Continue the encyclopedia article on the Cuban Missile Crisis, picking up after its final sentence and not drawing on the entries that follow it.

Text to read>
:::::
Cuban Missile Crisis

From New World Encyclopedia


U.S.A.F. spy photo of one of the suspected launch sites

The Cuban Missile Crisis was a confrontation during the Cold War between the Soviet Union and the United States regarding the Soviet deployment of nuclear missiles in Cuba. The missiles were placed to protect Cuba from attacks by the United States. The placement was rationalized by the Soviets as retaliation for the United States placing deployable nuclear warheads in the United Kingdom, Italy and most significantly, Turkey.

The crisis started on October 16, 1962, when U.S. reconnaissance was shown to U.S. President John F. Kennedy revealing Soviet nuclear missile installations on the island, and ended twelve days later on October 28, 1962, when Soviet leader Nikita Khrushchev announced that the installations would be dismantled. The Cuban Missile Crisis is regarded as the moment when the Cold War came closest to escalating into a nuclear war.

Russians refer to the event as the "Caribbean Crisis." Cubans refer to it as the "October Crisis."

Background

Fidel Castro took power in Cuba after the Cuban Revolution of 1959. Soon afterwards, he took actions harmful to American trade interests on the island. In response, the U.S. stopped buying Cuban sugar and refused to supply its former trading partner with much needed oil. The U.S. government became increasingly concerned about the new regime. This tension became a major focus of the Kennedy administration when it first took office in January 1961.

In Havana, fear erupted that the United States might intervene against the Cuban government. This fear materialized in later 1961 when Cuban exiles, trained by America's CIA, staged an invasion of Cuban territory at the Bay of Pigs. Although the invasion was quickly repulsed, it intensified a buildup of Cuban defense that was already under way. U.S. armed forces then staged Operation Ortsac, a mock invasion of a Caribbean island in 1962. The purpose of the invasion was to overthrow a leader whose name was in fact Castro spelled backwards. Although Ortsac was a fictitious name, Castro soon became convinced that the U.S. was serious about invading Cuba. Shortly after the Bay of Pigs invasion, Castro declared Cuba to be a socialist state and entered close ties with the Soviet Union. This announcement preceded a major upgrade of Cuban military defense.

U.S. nuclear advantage

The U.S. had a decided advantage over the Soviet Union in the period leading up to the Cuban Missile Crisis. To Soviet leaders, the missile deployment was a necessary response to desperate military situations. The Soviets had been cornered by a series of remarkable American successes with military equipment and military intelligence. For example, by the close of 1962 the United States had a dramatic advantage in nuclear weapons with more than three hundred land-based intercontinental missiles and a fleet of Polaris missile submarines. The Soviet Union had only four to six land-based ICBMs in 1962, and about one hundred short-range V-1 type missiles that could be launched from surface submarines.
:::::
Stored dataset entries
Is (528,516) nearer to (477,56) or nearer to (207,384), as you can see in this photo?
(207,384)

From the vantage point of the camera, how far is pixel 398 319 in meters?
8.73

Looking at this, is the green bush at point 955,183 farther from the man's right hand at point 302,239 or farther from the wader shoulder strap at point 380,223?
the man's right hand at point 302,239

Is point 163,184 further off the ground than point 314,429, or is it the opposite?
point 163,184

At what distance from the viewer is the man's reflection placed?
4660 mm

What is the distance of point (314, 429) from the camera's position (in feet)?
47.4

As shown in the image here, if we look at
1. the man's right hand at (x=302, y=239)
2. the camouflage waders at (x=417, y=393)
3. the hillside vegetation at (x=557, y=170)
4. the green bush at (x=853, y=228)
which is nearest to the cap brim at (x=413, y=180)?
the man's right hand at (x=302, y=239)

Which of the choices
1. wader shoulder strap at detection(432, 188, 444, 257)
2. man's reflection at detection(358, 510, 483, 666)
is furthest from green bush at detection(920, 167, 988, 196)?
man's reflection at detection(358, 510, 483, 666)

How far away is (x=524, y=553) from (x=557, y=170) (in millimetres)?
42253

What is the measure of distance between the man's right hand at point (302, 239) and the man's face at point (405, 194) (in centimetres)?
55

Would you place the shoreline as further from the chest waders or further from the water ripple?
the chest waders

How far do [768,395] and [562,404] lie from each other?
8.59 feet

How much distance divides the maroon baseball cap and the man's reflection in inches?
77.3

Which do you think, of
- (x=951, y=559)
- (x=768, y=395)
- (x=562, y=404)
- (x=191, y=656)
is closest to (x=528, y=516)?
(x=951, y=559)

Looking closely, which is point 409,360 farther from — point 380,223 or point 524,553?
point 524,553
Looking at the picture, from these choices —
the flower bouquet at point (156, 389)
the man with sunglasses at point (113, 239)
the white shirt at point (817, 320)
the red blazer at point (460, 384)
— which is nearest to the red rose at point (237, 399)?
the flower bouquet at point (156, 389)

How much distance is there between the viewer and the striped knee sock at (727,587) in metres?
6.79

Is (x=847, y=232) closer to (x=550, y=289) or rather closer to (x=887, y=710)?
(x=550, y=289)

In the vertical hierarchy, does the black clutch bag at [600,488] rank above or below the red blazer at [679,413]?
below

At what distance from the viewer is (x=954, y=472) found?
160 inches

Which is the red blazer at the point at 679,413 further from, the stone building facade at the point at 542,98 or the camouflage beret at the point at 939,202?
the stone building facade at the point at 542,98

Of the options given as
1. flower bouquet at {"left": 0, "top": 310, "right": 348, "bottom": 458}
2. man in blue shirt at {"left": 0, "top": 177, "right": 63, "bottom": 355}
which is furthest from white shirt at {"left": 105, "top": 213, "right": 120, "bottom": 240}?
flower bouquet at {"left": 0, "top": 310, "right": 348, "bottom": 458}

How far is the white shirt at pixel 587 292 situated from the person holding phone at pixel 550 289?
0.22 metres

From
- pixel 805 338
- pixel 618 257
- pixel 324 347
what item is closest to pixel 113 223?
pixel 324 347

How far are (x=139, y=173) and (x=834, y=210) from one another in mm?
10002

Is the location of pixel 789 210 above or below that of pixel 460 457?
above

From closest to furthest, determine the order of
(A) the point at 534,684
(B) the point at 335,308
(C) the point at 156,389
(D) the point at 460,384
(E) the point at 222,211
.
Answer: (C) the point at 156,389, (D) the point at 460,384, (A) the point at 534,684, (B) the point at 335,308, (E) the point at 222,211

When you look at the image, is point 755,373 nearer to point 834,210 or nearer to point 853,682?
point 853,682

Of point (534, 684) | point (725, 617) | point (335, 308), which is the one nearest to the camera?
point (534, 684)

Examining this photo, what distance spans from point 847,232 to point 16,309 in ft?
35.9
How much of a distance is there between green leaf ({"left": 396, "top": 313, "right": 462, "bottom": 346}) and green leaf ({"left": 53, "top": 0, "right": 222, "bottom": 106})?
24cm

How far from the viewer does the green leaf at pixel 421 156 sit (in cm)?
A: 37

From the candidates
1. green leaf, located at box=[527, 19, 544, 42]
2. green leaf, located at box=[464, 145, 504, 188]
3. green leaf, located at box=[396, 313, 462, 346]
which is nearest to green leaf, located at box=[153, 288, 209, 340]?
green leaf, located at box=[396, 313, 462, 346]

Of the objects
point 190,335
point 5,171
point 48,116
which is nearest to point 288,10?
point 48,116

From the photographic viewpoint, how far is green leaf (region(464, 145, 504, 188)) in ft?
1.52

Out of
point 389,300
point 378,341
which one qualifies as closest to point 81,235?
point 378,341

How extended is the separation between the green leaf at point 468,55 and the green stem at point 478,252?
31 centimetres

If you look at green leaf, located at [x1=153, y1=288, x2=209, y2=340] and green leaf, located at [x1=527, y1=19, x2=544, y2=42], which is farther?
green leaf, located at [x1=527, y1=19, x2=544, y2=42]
:::::
Exercise output>
Few in Washington seriously believed that a few dozen ballistic missiles in Cuba could change the essential strategic balance of power. The prevailing sentiment in Washington was that the Soviet Union was hopelessly outgunned. By the fall of 1962, America’s arsenal contained three thousand nuclear warheads. Nearly three hundred people were involved in espionage.

Before his arrest on the first day of the Cuban missile crisis, Colonel Oleg Penkovsky had served as an intelligence agent for the Americans and British. He was also a colonel in Soviet Intelligence. Melman notes:

…the proceedings of his trial in April 1963 revealed that he had delivered 5,000 frames of film of Soviet military technical information, apart from many hours of talk with western agents during several trips to western Europe." Melman argues that top officers in the Soviet Union concluded "that the US then possessed decisive advantage in arms and intelligence, and that the USSR no longer wielded a credible nuclear deterrent. (Melman 1988, 119)

In 1961 the U.S. started deploying 15 Jupiter IRBM (intermediate-range ballistic missiles) nuclear missiles near Izmir, Turkey, which directly threatened cities in the western sections of the Soviet Union. President Kennedy regarded these missiles as being of questionable strategic value; an SSBN (ballistic submarine) was capable of providing the same cover with both stealth and superior firepower.

Soviet Premier Nikita Khrushchev had publicly expressed his anger at the Turkish deployment. He regarded the missiles as a personal affront. The deployment of missiles in Cuba—the first time Soviet missiles were moved outside the USSR—is commonly seen as Khrushchev's direct response to the Turkish missiles.

Soviet Medium-Range Ballistic Missiles on Cuban soil, with a range of 2,000 kilometers (1,200 statute miles), could threaten Washington, D.C. and nearly half of the U.S.'s Strategic Air Command bases (of nuclear-armed bombers), with a flight time of under twenty minutes. In addition, the U.S.'s radar warning systems oriented toward the USSR would have provided little warning of a launch from Cuba.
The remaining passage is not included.